Chronique  Pierre Karl Péladeau

Un pro de l’économie ?

Pour sa première question à l’Assemblée nationale en tant que chef de l’opposition, un moment semble-t-il important pour les « junkies » de la politique, Pierre Karl Péladeau a opté pour le sujet de l’économie, un choix que les commentateurs ont trouvé habile et dont nous devrions tous nous réjouir en tant que citoyens.

Mais, parce qu’on s’intéressait davantage à la forme plutôt qu’aux faits, on a moins remarqué que la première phrase de sa fameuse question contenait une erreur factuelle importante, ce qui est quand même assez étonnant pour quelqu’un qui devrait être ferré en économie et qui lisait un texte qui avait certainement été rédigé par une équipe.

Voici comment commençait sa question : « Merci, M. le Président.
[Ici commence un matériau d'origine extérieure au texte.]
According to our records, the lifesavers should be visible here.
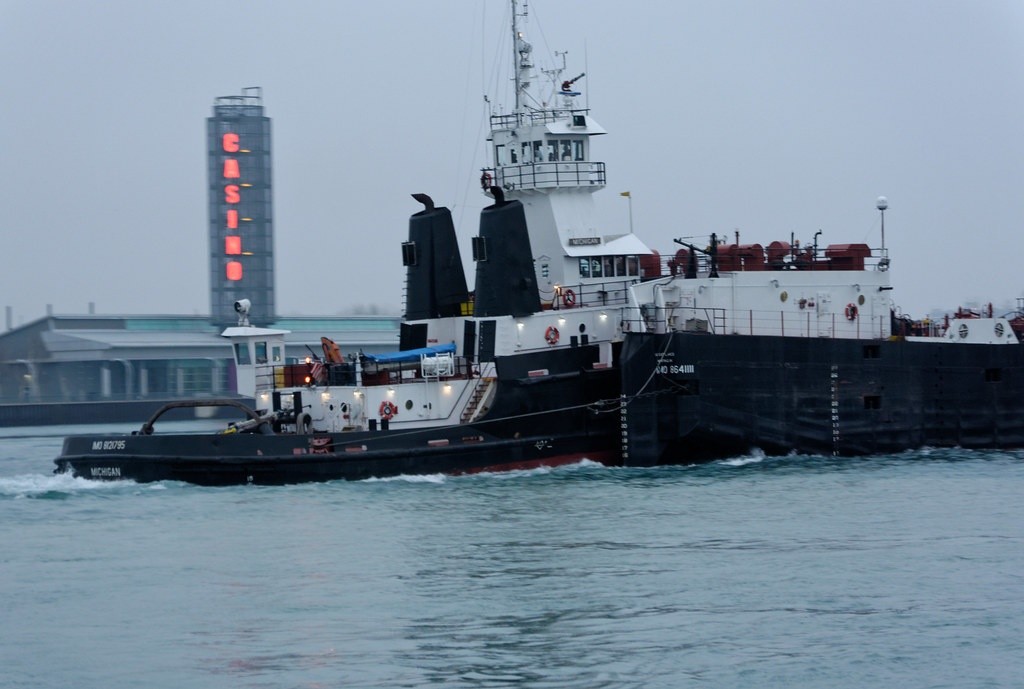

Le Québec est un pays riche, il se classe 17e parmi les pays les plus riches au monde, il devance même la Suède et l’Allemagne. »

Ces chiffres sont étonnants. Dans le classement de tous les pays, le Québec serait plutôt au 27e rang des plus riches du monde. Si on restreint la comparaison aux seuls pays membres de l’OCDE, il serait plutôt au 19e rang, selon les données colligées par l’Institut de la statistique du Québec. Mais comment a-t-il pu classer le Québec devant l’Allemagne et la Suède ? En interprétant mal des données incomplètes de Pierre Fortin qui n’avaient pas fait l’objet de mise à jour.

Au-delà de la question du rang, cette façon de présenter les chiffres est jovialiste, car elle masque le fait que le Québec est en queue de peloton et ne devance, dans le monde industrialisé, que la Nouvelle-Zélande, l’Italie, l’Espagne et le Portugal. Le nouveau chef de l’opposition envoie en outre un message assez peu cohérent. Pourquoi s’alarmer de la performance économique du Québec si elle est meilleure que celle de l’Allemagne ou de la Suède ?

Mais ce n’est pas la seule chose qui étonne dans cette première question. M. Péladeau, qui souhaite à juste titre que le Québec soit « encore plus performant », ajoute : « Je pense qu’il faut aller plus loin et plus vite, qu’il faut doter le Québec d’une véritable politique du plein-emploi. »

La dernière fois qu’un politicien québécois a parlé de plein-emploi, c’était Pauline Marois, lorsqu’elle a brièvement été ministre des Finances du gouvernement Landry, avec un document publié en… 2002. Les économistes ne définissent plus depuis longtemps les enjeux en termes de plein-emploi parce que la démographie a tout changé. À cause de la baisse de la population active, le taux de chômage a tendance à baisser et le grand défi n’est plus de créer des emplois, mais de combattre les effets de la pénurie de main-d’œuvre.

Enfin, toujours dans cette question de quelques lignes, le chef de l’opposition a conclu en disant : « J’offre ma collaboration au premier ministre. Je lui propose de convier les acteurs socioéconomiques à un important rendez-vous où nous pourrons tous contribuer à définir les moyens et les priorités d’un véritable plan de croissance durable. Est-ce que le premier ministre est ouvert à la tenue d’un grand forum économique dès septembre prochain pour doter le Québec d’une véritable politique économique ? »

En politique, les gens ont la mémoire courte. Nous avons eu un sommet économique après la crise, en 2010, à Lévis, présidé par le premier ministre Jean Charest. À la table où se réunissaient leaders syndicaux, représentants du monde des affaires, recteurs et dirigeants d’organismes sociaux, il y avait un grand absent : Pierre Karl Péladeau.

Non seulement était-il absent, mais c’est le matin de ce sommet qu’il avait choisi pour publier sa fameuse lettre ouverte dénonçant le trop grand pouvoir des syndicats. Cette sortie inélégante ressemblait étrangement à une tentative de saboter cette rencontre qui reposait sur les consensus plutôt que sur l’affrontement. Elle était assez virulente pour que l’on puisse douter de sa conversion aux vertus des rencontres socioéconomiques et de la sincérité de sa main tendue.